## Kutipan Dokumen
————

Siapa sih yang tidak kenal dengan
sosok pahlawan satu ini. Supriyadi adalah pahlawan nasional
Indonesia, pemimpin pemberontakan pasukan Pembela Tanah Air (PETA) terhadap
pasukan pendudukan Jepang di Blitar pada Februari 1945. Ia ditunjuk sebagai
menteri keamanan rakyat pada kabinet pertama Indonesia, namun tidak pernah
muncul untuk menempati jabatan tersebut.
Pada waktu itu, Supriyadi memimpin sebuah pasukan tentara bentukan Jepang yang
beranggotakan orang orang Indonesia. Karena kesewenangan dan diskriminasi
tentara Jepang terhadap tentara PETA dan rakyat Indonesia, Supriyadi gundah. Ia
lantas memberontak bersama sejumlah rekannya sesama tentara PETA. Namun
pemberontakannya tidak sukses. Pasukan pimpinan Supriyadi dikalahkan oleh
pasukan bentukan Jepang lainnya, yang disebut Heiho.

————

## Data yang Tersedia
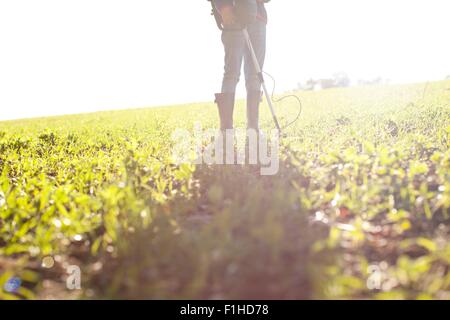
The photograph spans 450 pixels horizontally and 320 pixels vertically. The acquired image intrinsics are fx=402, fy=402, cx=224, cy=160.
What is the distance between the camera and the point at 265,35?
473 centimetres

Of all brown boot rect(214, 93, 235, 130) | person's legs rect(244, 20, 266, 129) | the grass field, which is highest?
person's legs rect(244, 20, 266, 129)

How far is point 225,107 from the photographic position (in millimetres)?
4523

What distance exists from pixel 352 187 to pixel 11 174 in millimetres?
3214

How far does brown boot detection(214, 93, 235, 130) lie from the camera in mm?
4515

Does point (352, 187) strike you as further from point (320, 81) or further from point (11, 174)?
point (320, 81)

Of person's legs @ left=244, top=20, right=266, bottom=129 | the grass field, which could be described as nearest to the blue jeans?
person's legs @ left=244, top=20, right=266, bottom=129

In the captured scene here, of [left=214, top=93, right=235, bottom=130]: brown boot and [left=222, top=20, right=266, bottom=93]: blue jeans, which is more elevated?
[left=222, top=20, right=266, bottom=93]: blue jeans

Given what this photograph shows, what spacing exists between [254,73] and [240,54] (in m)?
0.43

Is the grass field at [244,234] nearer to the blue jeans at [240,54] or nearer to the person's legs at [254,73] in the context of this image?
the blue jeans at [240,54]

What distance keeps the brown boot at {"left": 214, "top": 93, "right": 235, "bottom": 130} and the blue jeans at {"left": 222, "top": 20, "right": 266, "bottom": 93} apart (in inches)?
2.4

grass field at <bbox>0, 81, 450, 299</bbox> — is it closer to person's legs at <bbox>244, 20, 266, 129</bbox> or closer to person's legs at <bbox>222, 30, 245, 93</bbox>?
person's legs at <bbox>222, 30, 245, 93</bbox>

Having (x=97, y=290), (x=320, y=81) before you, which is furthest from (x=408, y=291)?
(x=320, y=81)

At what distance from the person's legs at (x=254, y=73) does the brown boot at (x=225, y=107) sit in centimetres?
31

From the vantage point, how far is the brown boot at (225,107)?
14.8ft
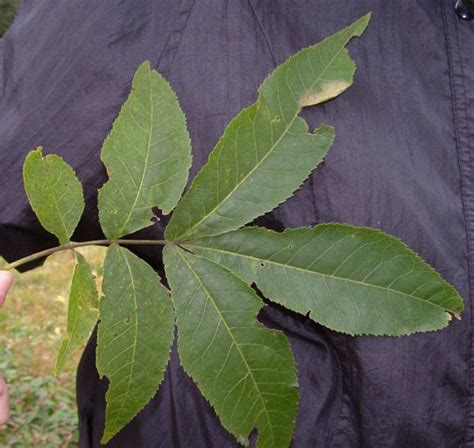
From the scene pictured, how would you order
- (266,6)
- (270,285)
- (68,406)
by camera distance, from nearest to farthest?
(270,285)
(266,6)
(68,406)

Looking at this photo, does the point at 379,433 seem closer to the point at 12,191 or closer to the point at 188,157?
the point at 188,157

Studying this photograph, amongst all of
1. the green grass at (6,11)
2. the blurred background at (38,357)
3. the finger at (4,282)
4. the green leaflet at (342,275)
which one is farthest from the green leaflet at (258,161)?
the green grass at (6,11)

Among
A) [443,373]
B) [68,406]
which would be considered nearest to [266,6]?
[443,373]

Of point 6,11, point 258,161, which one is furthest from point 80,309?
point 6,11

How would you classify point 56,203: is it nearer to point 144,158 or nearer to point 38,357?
point 144,158

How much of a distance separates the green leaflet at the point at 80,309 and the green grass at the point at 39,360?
1.13 meters

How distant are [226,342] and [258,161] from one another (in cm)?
16

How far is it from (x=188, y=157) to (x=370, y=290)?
8.0 inches

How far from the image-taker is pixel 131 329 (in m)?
0.65

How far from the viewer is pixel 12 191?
784mm

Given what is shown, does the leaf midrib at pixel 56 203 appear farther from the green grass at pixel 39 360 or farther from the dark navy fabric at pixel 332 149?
the green grass at pixel 39 360

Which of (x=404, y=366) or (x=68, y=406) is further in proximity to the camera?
(x=68, y=406)

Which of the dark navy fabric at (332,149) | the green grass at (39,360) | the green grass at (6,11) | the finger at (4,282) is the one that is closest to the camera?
the finger at (4,282)

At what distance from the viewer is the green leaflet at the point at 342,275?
664mm
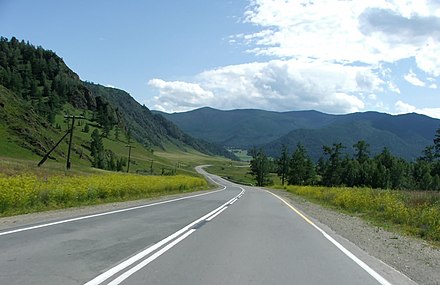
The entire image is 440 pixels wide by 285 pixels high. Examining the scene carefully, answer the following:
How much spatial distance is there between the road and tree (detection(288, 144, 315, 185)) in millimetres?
110409

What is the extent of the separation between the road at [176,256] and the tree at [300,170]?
362 ft

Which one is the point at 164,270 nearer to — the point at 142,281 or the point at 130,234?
the point at 142,281

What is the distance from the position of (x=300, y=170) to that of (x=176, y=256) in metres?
116

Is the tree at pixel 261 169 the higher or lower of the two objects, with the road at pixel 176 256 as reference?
higher

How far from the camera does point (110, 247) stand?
34.3 feet

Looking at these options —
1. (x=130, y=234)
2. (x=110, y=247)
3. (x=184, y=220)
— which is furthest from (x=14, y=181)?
(x=110, y=247)

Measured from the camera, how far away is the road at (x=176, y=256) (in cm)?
764

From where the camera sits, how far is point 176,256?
9641 millimetres

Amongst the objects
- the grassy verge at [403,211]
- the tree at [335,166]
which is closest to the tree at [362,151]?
the tree at [335,166]

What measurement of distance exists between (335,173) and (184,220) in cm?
10116

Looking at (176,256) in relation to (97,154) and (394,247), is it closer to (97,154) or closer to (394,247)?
(394,247)

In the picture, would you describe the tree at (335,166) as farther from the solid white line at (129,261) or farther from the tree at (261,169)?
the solid white line at (129,261)

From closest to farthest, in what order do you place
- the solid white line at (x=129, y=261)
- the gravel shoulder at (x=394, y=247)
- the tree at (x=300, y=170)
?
the solid white line at (x=129, y=261) → the gravel shoulder at (x=394, y=247) → the tree at (x=300, y=170)

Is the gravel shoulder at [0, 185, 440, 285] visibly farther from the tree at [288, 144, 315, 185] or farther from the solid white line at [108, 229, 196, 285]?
the tree at [288, 144, 315, 185]
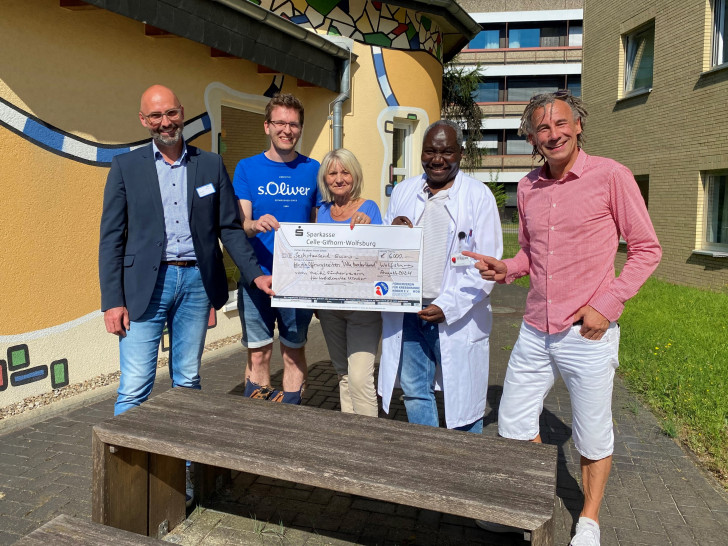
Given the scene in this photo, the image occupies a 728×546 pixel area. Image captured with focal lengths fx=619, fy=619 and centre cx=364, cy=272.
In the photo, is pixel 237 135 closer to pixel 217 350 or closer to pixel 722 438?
pixel 217 350

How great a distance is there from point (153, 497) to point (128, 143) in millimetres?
3755

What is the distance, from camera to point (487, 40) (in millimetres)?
49906

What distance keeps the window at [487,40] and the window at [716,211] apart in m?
40.2

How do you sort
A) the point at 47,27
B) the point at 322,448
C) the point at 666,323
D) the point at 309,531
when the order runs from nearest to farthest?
the point at 322,448 < the point at 309,531 < the point at 47,27 < the point at 666,323

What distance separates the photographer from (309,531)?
3229mm

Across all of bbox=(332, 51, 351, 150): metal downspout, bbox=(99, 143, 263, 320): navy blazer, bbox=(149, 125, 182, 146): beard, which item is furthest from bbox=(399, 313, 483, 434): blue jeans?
bbox=(332, 51, 351, 150): metal downspout

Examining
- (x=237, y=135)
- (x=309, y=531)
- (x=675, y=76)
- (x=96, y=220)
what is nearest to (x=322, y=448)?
(x=309, y=531)

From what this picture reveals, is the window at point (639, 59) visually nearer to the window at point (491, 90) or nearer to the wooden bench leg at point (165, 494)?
the wooden bench leg at point (165, 494)

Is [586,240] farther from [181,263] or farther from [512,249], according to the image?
[512,249]

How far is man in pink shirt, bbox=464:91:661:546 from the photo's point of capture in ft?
8.84

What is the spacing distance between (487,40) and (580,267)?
5147 centimetres

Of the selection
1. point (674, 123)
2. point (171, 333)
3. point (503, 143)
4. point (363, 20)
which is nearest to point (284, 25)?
point (363, 20)

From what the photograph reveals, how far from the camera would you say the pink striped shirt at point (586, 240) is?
105 inches

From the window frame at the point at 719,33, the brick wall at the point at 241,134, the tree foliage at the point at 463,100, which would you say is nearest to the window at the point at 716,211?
the window frame at the point at 719,33
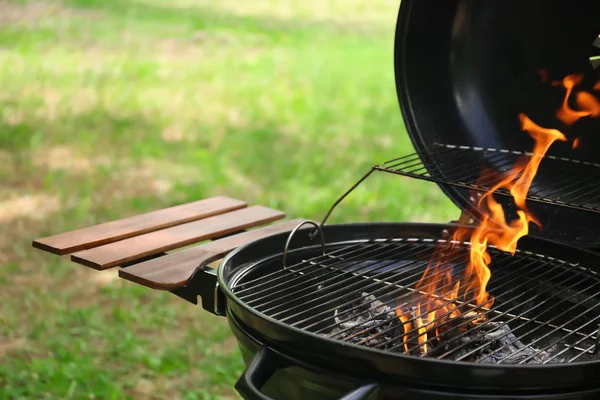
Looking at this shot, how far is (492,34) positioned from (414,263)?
0.54m

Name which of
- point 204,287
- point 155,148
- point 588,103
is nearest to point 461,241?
point 588,103

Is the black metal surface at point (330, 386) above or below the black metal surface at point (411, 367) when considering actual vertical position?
below

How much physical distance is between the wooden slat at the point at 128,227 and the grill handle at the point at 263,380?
25.1 inches

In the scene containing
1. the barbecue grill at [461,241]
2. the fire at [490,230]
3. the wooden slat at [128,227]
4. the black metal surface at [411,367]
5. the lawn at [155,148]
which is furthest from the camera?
the lawn at [155,148]

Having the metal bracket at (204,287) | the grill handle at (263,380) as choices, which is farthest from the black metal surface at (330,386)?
the metal bracket at (204,287)

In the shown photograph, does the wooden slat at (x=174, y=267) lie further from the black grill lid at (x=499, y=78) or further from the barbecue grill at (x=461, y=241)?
the black grill lid at (x=499, y=78)

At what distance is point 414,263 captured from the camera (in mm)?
1805

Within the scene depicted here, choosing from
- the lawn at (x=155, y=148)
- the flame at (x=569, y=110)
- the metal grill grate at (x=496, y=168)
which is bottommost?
the lawn at (x=155, y=148)

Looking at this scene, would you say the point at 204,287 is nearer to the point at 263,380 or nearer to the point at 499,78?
the point at 263,380

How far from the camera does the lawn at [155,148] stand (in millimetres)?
2848

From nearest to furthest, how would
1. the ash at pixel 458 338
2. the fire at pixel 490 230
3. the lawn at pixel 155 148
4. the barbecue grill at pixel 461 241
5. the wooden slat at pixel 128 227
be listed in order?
the ash at pixel 458 338, the barbecue grill at pixel 461 241, the fire at pixel 490 230, the wooden slat at pixel 128 227, the lawn at pixel 155 148

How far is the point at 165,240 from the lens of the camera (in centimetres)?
186

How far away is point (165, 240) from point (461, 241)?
673 mm

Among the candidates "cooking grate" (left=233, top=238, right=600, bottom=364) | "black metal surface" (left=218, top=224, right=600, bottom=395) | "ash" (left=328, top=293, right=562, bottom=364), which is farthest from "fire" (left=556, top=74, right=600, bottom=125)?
"black metal surface" (left=218, top=224, right=600, bottom=395)
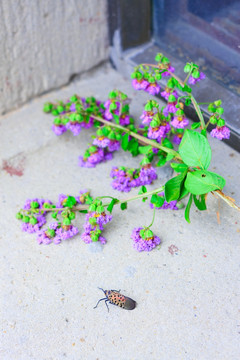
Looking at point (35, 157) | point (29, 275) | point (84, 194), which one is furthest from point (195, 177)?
point (35, 157)

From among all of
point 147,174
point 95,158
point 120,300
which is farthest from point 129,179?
point 120,300

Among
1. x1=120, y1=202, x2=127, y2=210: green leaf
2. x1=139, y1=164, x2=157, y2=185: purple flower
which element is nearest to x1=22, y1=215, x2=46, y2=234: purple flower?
x1=120, y1=202, x2=127, y2=210: green leaf

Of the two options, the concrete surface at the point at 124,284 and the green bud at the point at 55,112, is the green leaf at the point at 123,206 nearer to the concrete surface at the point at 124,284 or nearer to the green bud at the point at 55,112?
the concrete surface at the point at 124,284

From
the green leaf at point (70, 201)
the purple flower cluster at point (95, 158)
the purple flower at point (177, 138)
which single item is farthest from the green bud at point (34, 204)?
the purple flower at point (177, 138)

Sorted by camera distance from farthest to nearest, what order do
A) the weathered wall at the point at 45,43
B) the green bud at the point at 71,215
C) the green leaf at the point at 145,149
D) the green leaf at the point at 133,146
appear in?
the weathered wall at the point at 45,43, the green leaf at the point at 133,146, the green leaf at the point at 145,149, the green bud at the point at 71,215

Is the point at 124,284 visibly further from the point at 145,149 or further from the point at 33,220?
the point at 145,149

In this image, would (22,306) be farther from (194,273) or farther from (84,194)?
(194,273)
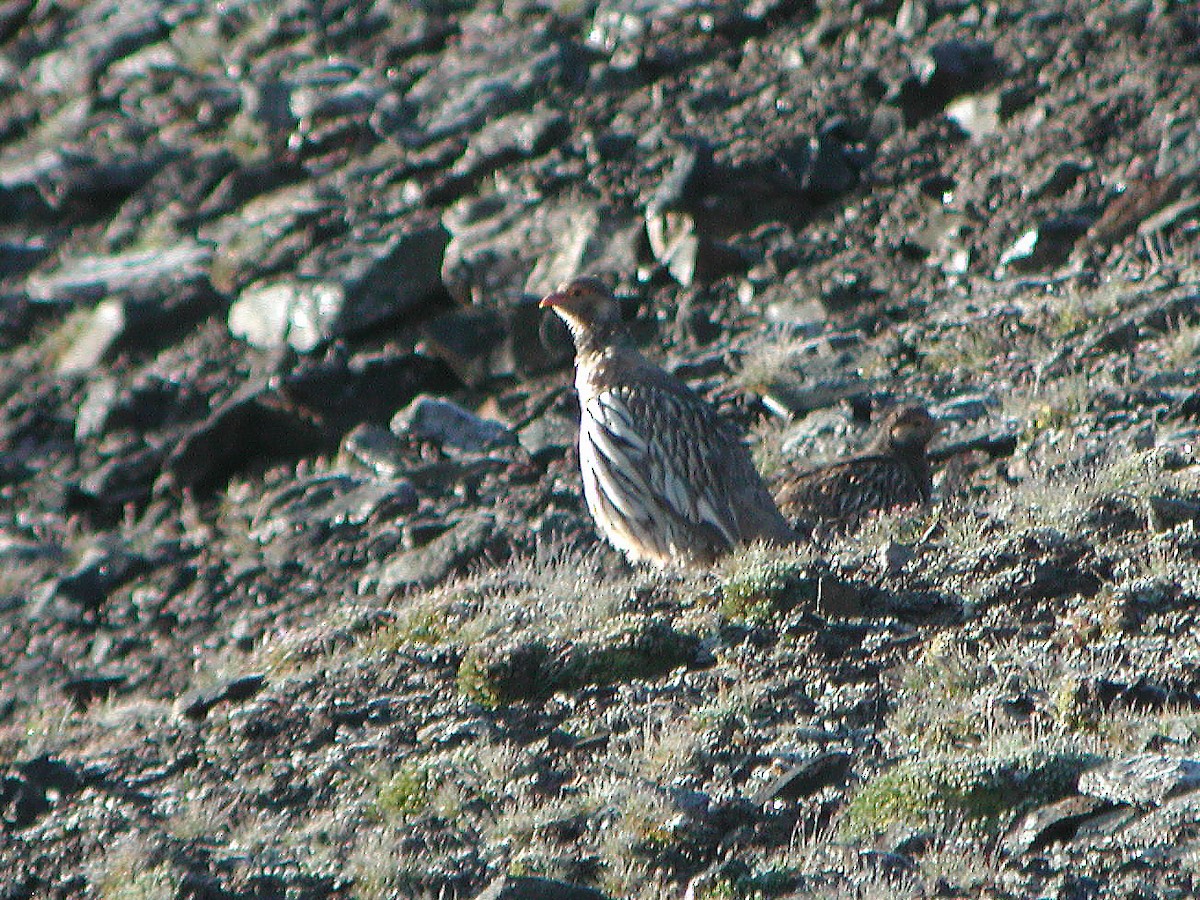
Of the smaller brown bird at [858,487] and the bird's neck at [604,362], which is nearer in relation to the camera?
the smaller brown bird at [858,487]

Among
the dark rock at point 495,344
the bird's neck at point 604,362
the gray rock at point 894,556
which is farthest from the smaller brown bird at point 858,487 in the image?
the dark rock at point 495,344

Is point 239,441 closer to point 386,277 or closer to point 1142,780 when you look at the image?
point 386,277

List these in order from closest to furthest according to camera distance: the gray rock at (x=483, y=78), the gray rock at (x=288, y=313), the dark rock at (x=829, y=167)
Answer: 1. the dark rock at (x=829, y=167)
2. the gray rock at (x=288, y=313)
3. the gray rock at (x=483, y=78)

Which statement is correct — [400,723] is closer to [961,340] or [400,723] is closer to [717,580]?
[717,580]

————

## Perintah Soal
Kutiplah bagian teks tentang Supriyadi mulai dari "Siapa sih yang" sampai dengan "menempati jabatan tersebut." tanpa mengubah satu kata pun. Data di atas diambil dari sumber yang berbeda.

## Pembahasan Soal
Siapa sih yang tidak kenal dengan
sosok pahlawan satu ini. Supriyadi adalah pahlawan nasional
Indonesia, pemimpin pemberontakan pasukan Pembela Tanah Air (PETA) terhadap
pasukan pendudukan Jepang di Blitar pada Februari 1945. Ia ditunjuk sebagai
menteri keamanan rakyat pada kabinet pertama Indonesia, namun tidak pernah
muncul untuk menempati jabatan tersebut.